**Text segment:**
◇ ◇ ◇ ◇ ◇ ◇ ◇

Michael Britten, Music Ruins Lives
What are your top five albums that were released in 2011? (in order 1-5)
PJ Harvey – Let England Shake
Rarely does an early-year release hold top ranking all the way through until December, but then again, Let England Shake is a rare album: a later-career major “statement” record that loses none of its power if the listener decides to discard that aspect entirely. To the academics out there: Let England Shake is Harvey’s induction to the Western canon, a widescreen rumination on national pride and cultural identity in the face of the daily war-between-wars that is life in 2011. There is no soapbox-shouting, nor conclusion drawn – aside from, perhaps, an echo of what fellow-Englishman Alexander Pope wrote so long ago: “To err is human; to forgive, divine.” Is there really any other way to explain the relationships we have with the countries we call home?
Tombs – Path Of Totality
Path Of Totality is the album that Tombs has always had in them, and that no other metal band ever will – despite that other record of the same name having also dropped this year. But everything lies in the naming of things, doesn’t it? Path Of Totality, then, is fighting-weight lean among the Many Tons Of 2011 Heavy: an invading shadow, the hard road into Hell, a becoming of self. As cohesive as they are far-reaching, Brooklyn’s Tombs truly cross into the upper-echelon on this release – and all this before mention of “Passageways”, the cut that sank a thousand sub-Swans. Can we get that Hill/Gira tour package already?
St. Vincent – Strange Mercy
If past experience is any indication, I will eventually meet – and go out of my way to date – a girl that looks enough like Annie Clark that it borders on creepy fantasy-fulfillment. After maintaining an emotionally-muted and socially-draining relationship far past the point where happiness is involved, I’ll realize that this girl whom I dated was never the one I actually wanted, past superficial attraction. And then I’ll spin Strange Mercy, an album as secretly dangerous as it is toothsome: Annie Clark’s St. Vincent in a nutshell. The cure for the common courtship.

◇ ◇ ◇ ◇ ◇ ◇ ◇

**Given data:**
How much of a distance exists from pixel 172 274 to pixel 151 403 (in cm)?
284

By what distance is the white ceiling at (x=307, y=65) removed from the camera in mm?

◇ ◇ ◇ ◇ ◇ ◇ ◇

**Work to complete:**
Answer these from the 2011 albums list:
(a) Which English writer is quoted in the entry on Let England Shake?
(b) Which city is the band Tombs from?
(c) What name is given for the person behind St. Vincent?
The lines play no part in this exercise.

**Result of this exercise:**
(a) Alexander Pope
(b) Brooklyn
(c) Annie Clark